Atria, institute on gender equality and women's history is a public library and research institute in Amsterdam dedicated to research and policy advice on gender equality and to the documentation and archival of women's history. Its previous names were International Information Centre and Archive for the Women's Movement (IIAV) (-2009) and Aletta, Institute for Women's History (2009-2013).
Atria Institute on gender equality and women's history Wikipedia
On 3 December 1935 the International Archive for the Women's Movement (Dutch: Internationaal Archief voor de Vrouwenbeweging, IAV) was founded by prominent Dutch feminists from the First-feminist wave: Rosa Manus, Johanna Naber and Willemijn Posthumus-van der Goot.

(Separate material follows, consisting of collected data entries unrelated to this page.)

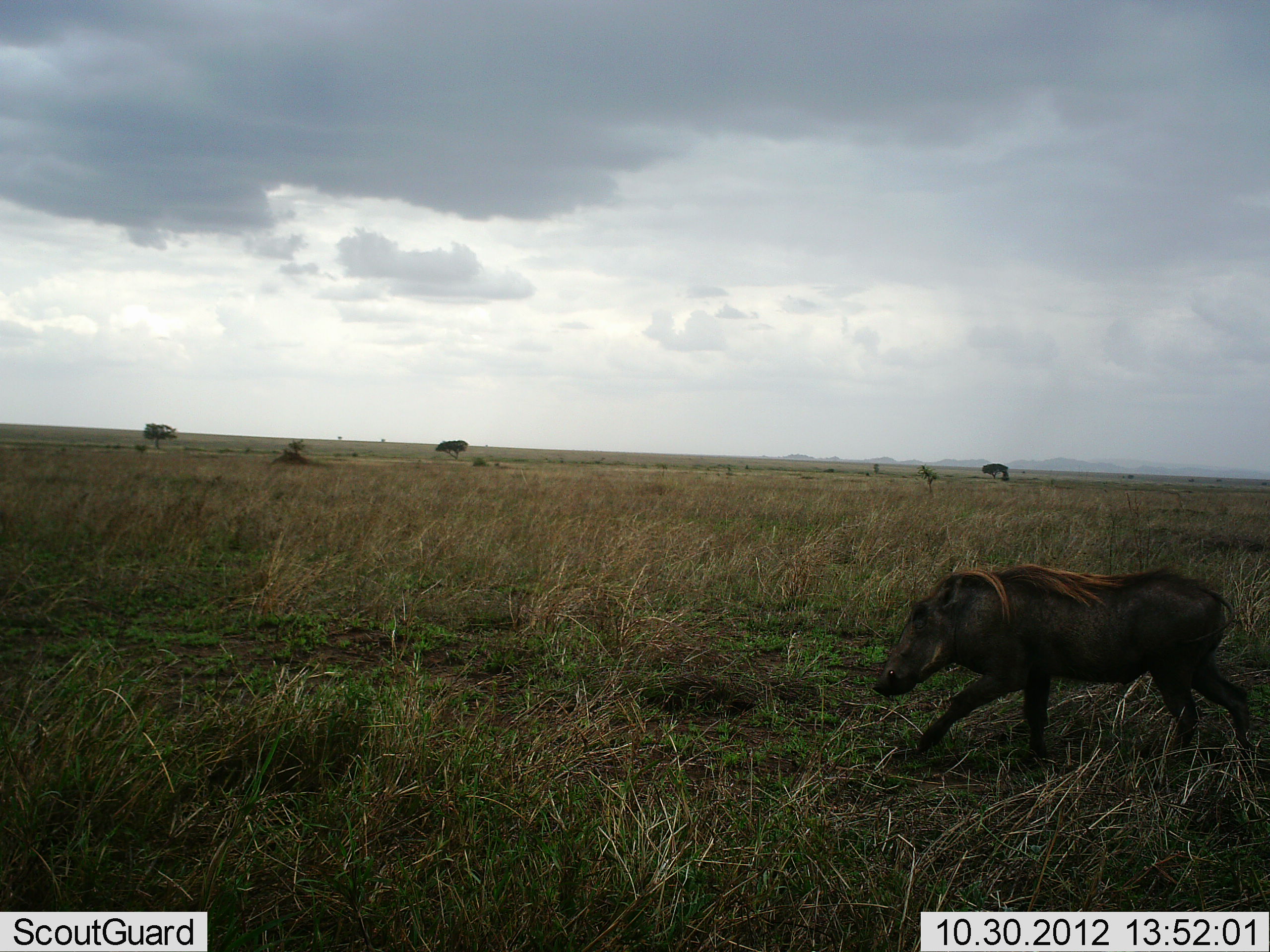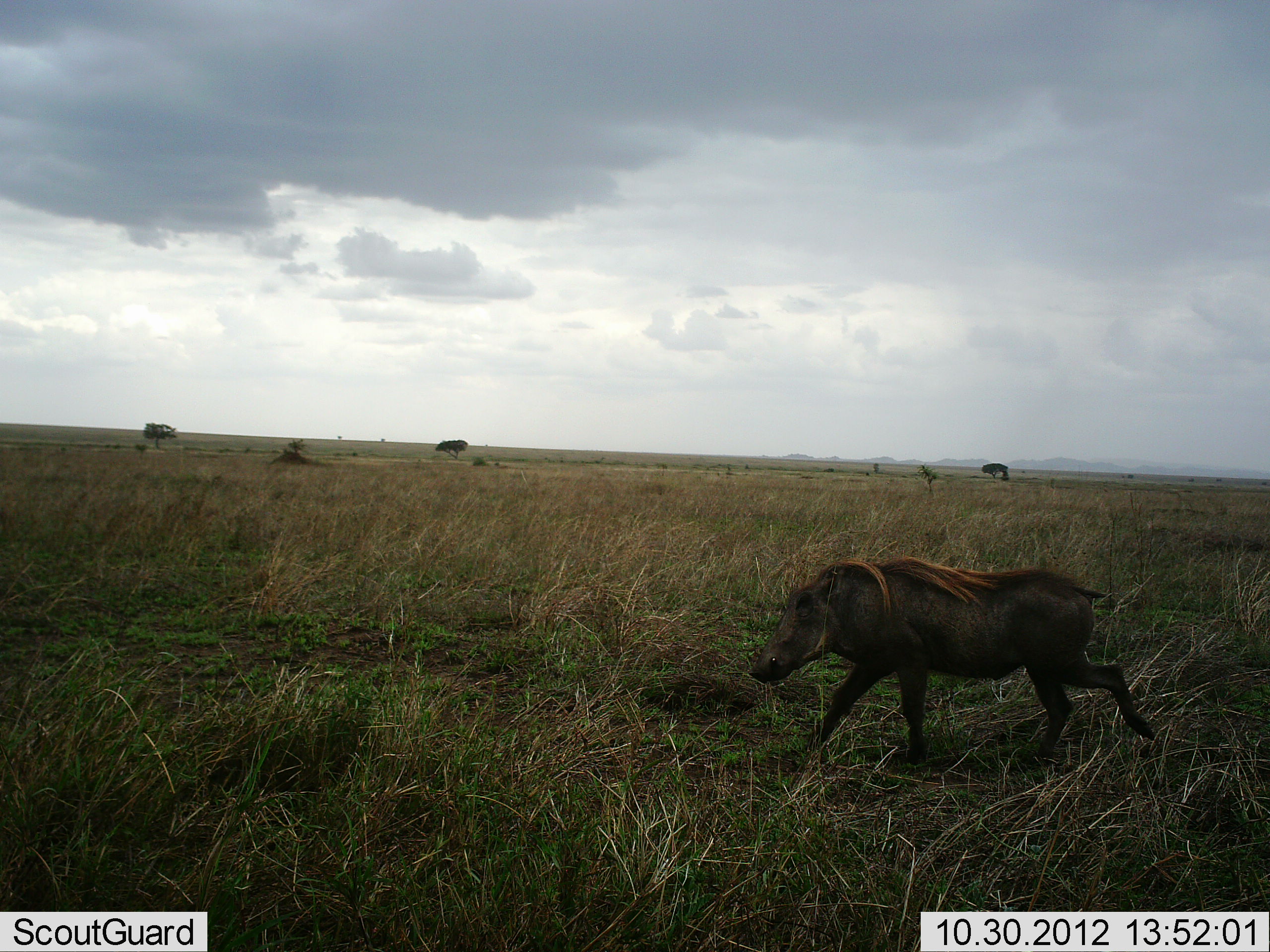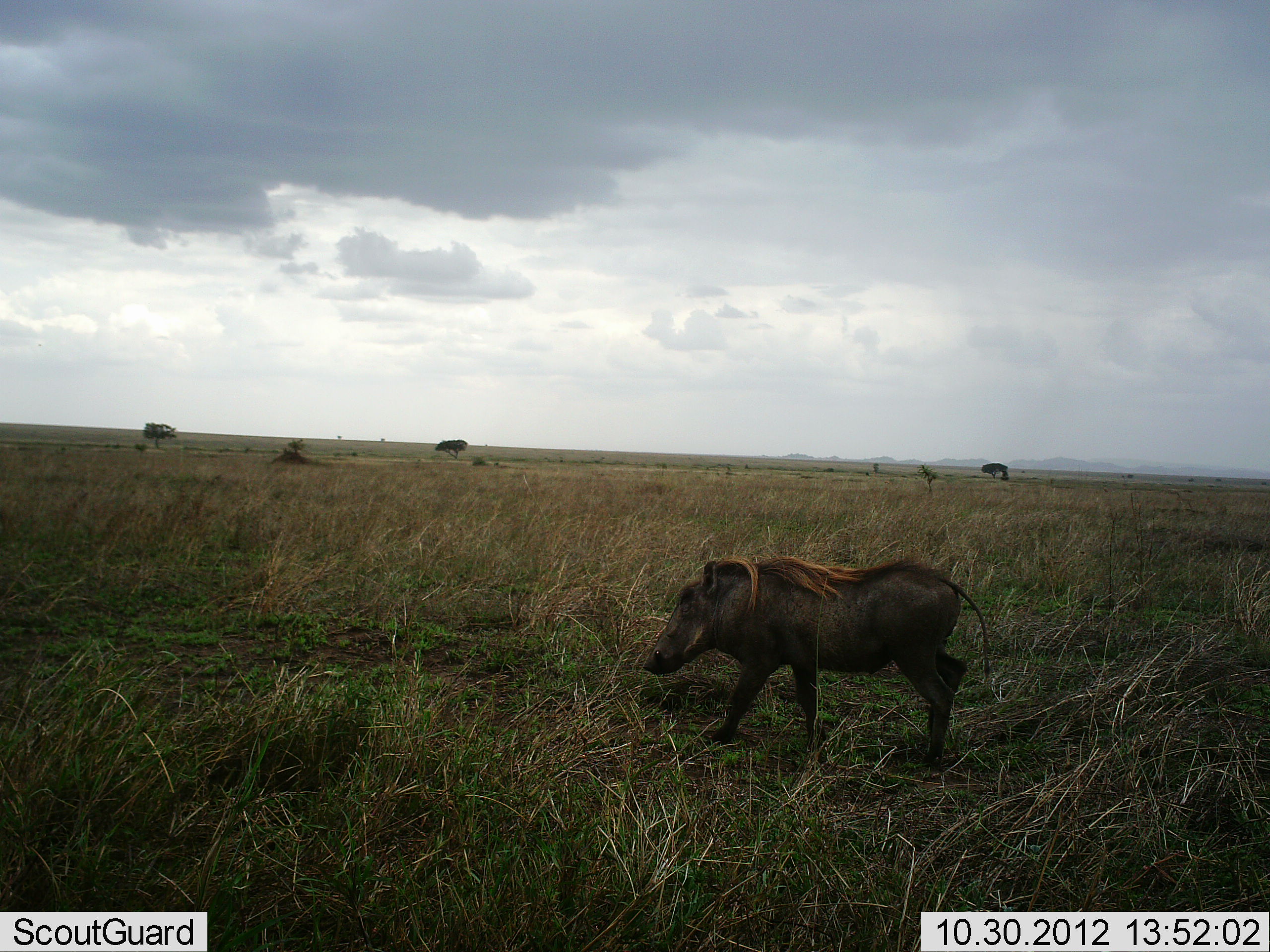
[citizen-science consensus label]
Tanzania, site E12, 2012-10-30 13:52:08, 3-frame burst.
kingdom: Animalia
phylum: Chordata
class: Mammalia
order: Artiodactyla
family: Suidae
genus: Phacochoerus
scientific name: Phacochoerus africanus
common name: warthog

The archive included a library and was intended to document the women's history and to facilitate academic research. The founders donated the archives of their activities, including the personal archive of Aletta Jacobs. The IAV was located at the Keizersgracht 264, in the former building of the International Institute of Social History (IISG).

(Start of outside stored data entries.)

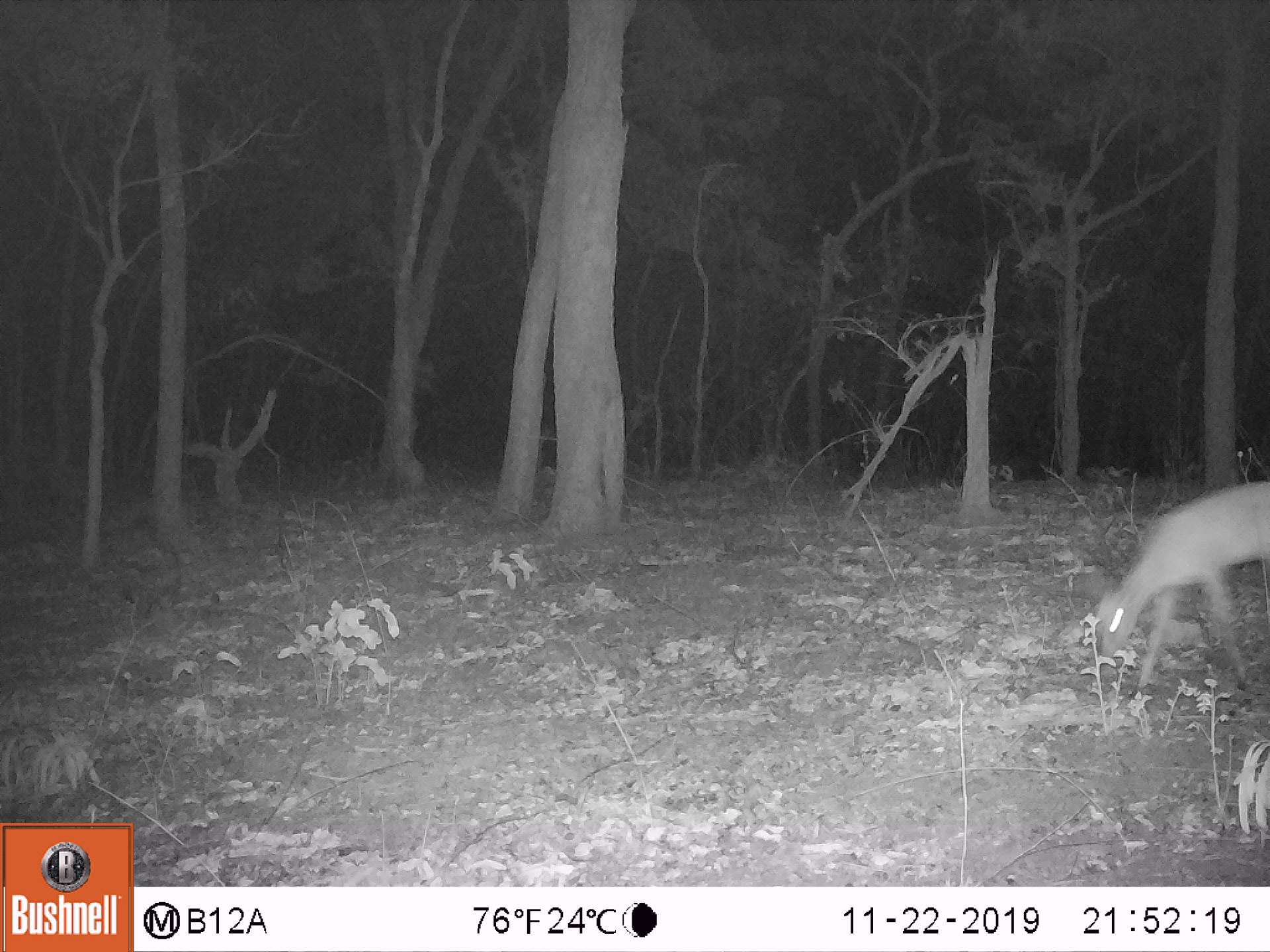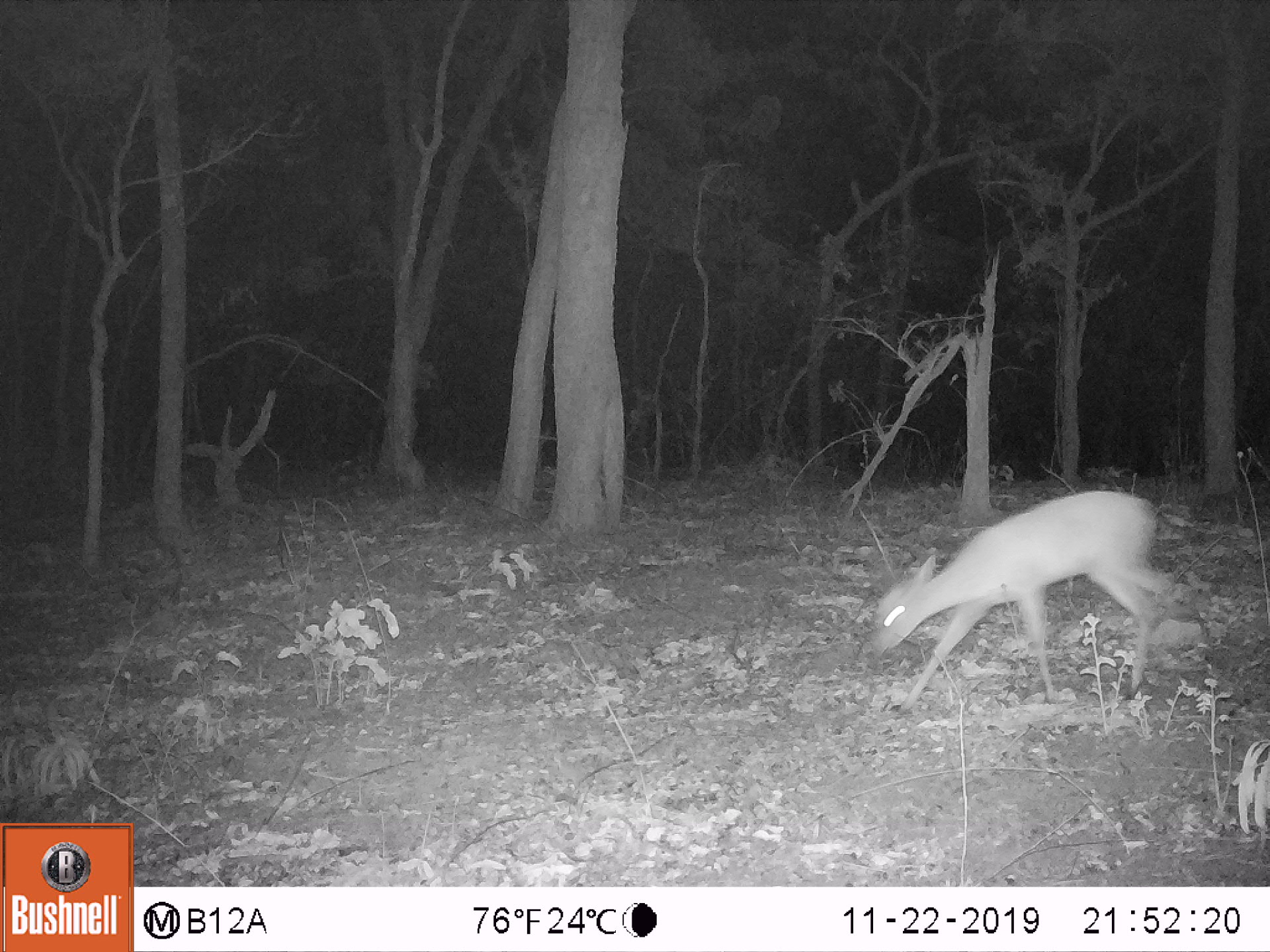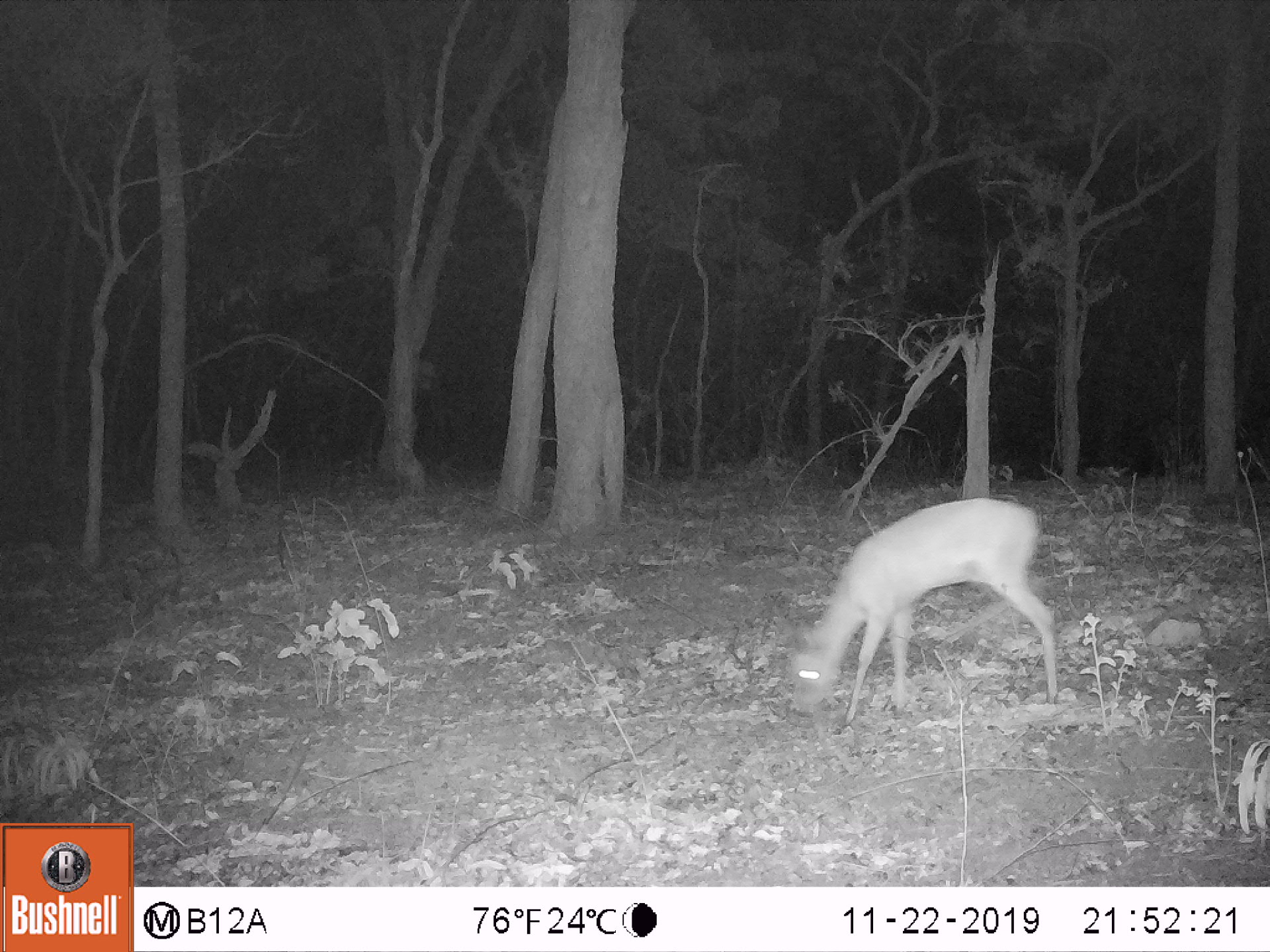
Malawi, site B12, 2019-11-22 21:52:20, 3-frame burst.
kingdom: Animalia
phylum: Chordata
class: Mammalia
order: Artiodactyla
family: Bovidae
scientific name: Antilopinae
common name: small antelope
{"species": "small antelope (Antilopinae)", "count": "1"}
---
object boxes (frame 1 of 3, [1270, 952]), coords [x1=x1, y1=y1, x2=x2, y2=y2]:
small antelope: [x1=1077, y1=474, x2=1268, y2=710]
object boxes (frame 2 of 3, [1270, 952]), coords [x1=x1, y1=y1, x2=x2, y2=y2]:
small antelope: [x1=870, y1=486, x2=1175, y2=712]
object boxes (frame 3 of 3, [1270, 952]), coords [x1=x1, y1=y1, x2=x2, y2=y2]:
small antelope: [x1=786, y1=491, x2=1061, y2=725]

After the invasion of the Netherlands by Nazi-Germany the Sicherheitsdienst plundered the IAV in June 1940 and transported the documents on 12 July 1940 to the Frauenamt in Berlin. In 1944 it was moved to Sudetenland for security reasons. After the liberation of Czechoslovakia by the Soviet Union, the archive was moved to Moscow where Stalin deposited it as "spoils of war" in a Special Archive. In 1947 a small fraction of the original archive, that had been captured by US troops, was returned to Amsterdam. This collection, with later acquisitions, was accommodated in the 1950s within a building at Herengracht nr. 262-266. When the IAV obtained a substantial government grant during the International Women's Year 1975, the collection had grown beyond the capacity of the building.

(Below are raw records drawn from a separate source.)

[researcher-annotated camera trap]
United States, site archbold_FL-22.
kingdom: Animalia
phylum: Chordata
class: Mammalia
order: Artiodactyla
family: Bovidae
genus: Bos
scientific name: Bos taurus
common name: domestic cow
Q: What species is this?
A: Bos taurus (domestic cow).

In 1981 the IAV moved to a larger space at Keizersgracht nr. 10 and merged with the Dutch Information and documentation centre for the women's movement (Informatie- en Documentatiecentrum voor de Vrouwenbeweging), that focused on collecting contemporary information on the Second feminist wave and published the feminist cultural magazine Lover of the movement Man Vrouw Maatschappij. In 1992 a specialised and automated Women's thesaurus for library documentation was published. At the end of 1993 the IIAV moved again, now to the former church building of Gerardus Majellakerk in Byzantine Revival style, Obiplein in Amsterdam-Oost. Since 4 October 2011, the institute resides at Vijzelstraat 20, Amsterdam.
In 1992, the Moscow correspondent Marc Jansen, for the Dutch daily NRC Handelsblad, accidentally discovered part of the original IAV archive in Russia, a Special Archive, untouched since 1945-1946. After protracted diplomatic negotiations, the papers were returned to Amsterdam in May 2003. However, the complete archive has not yet been restored.